Shares of Michaels (MIK) rose 88% in April 2020, according to data from S&P Global Market Intelligence. All told, the arts and crafts retailer has seen its share prices triple from the all-time lows it recorded in mid-March. The company had no substantial news to share until the very end of April, where Michaels announced a contactless package pickup partnership with UPS (UPS 0.29%).
The UPS collaboration allows Michaels customers to order items for pickup at a nearby UPS Store; the shipping service will also accept returns at the store, and the shopper never needs to enter the physical store.
Anything that helps Michaels execute business transactions during the COVID-19 pandemic has to be seen as a positive move. Other than that, Michaels stock rose on an increasingly optimistic view of the retail industry in this global health crisis.

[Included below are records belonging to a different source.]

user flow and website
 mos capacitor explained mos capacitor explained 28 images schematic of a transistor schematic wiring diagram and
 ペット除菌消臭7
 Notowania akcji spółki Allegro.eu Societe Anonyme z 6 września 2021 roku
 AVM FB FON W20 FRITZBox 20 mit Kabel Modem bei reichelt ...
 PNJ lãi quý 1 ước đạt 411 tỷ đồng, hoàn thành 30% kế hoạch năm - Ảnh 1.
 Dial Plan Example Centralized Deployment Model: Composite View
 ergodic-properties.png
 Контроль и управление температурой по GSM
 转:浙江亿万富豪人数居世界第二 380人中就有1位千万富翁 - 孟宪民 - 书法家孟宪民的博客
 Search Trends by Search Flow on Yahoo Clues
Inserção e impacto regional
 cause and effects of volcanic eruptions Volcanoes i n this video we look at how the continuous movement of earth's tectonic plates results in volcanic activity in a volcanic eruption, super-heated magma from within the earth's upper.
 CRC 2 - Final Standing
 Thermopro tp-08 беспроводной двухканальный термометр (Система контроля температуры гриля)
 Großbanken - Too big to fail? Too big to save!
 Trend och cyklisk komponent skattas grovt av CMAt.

Some might look at Michaels' quick rebound and call it a "dead cat bounce." The stock is trading 63% lower in 2020 even though it tripled in six weeks. I thought that Michaels looked like an affordable turnaround play in February because the company appeared to have found ways to stay relevant despite an onslaught of e-commerce rivals, but I underestimated the coronavirus issue at the time.
This volatile stock is best watched from the sidelines. Any investment in Michaels -- whether you're buying the stock or selling it short -- is a risky gamble at this point.